(Do this): Images are not part of the copy; transcribe all the data exactly.

------ Extracted records

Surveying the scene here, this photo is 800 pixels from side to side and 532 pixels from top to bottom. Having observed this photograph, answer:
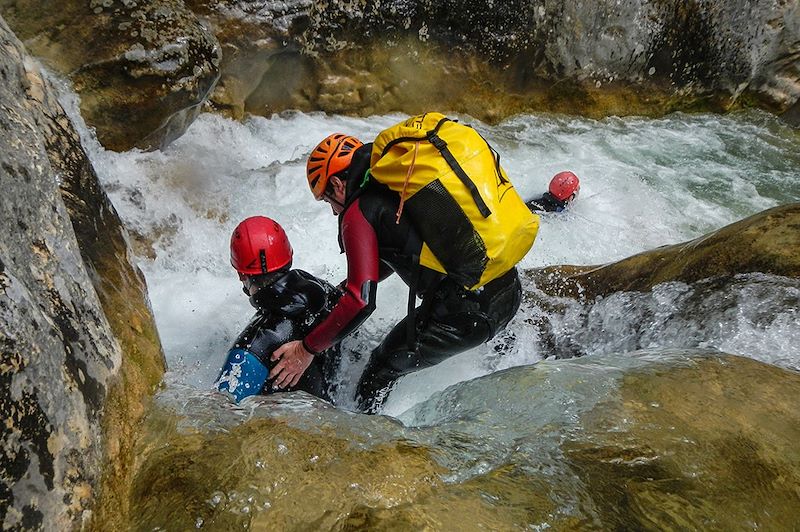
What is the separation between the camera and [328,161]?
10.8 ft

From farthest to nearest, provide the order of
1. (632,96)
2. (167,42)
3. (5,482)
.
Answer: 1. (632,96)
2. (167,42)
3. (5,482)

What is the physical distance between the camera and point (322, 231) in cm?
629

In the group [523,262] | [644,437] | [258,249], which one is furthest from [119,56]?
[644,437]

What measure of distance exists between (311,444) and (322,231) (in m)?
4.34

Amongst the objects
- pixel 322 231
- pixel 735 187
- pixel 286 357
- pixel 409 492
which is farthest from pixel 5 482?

------------

(Result below):
Surveying the scene here, this photo is 800 pixels from side to side and 532 pixels from top to bottom. Having observed this photograph, answer:
What is the separation between the camera and [328,161]?
10.8 ft

From farthest to nearest, provide the order of
1. (632,96)
2. (167,42)
3. (5,482)
.
Answer: 1. (632,96)
2. (167,42)
3. (5,482)

What is the physical distance between the camera and point (322, 231) in cm?
629

In the group [523,262] | [644,437] | [258,249], which one is furthest from [119,56]?
[644,437]

What measure of distance exists between (311,444) and (322,231) (in m)?
4.34

Amongst the objects
- pixel 322 231
- pixel 735 187
- pixel 286 357
- pixel 409 492
which is farthest from pixel 5 482?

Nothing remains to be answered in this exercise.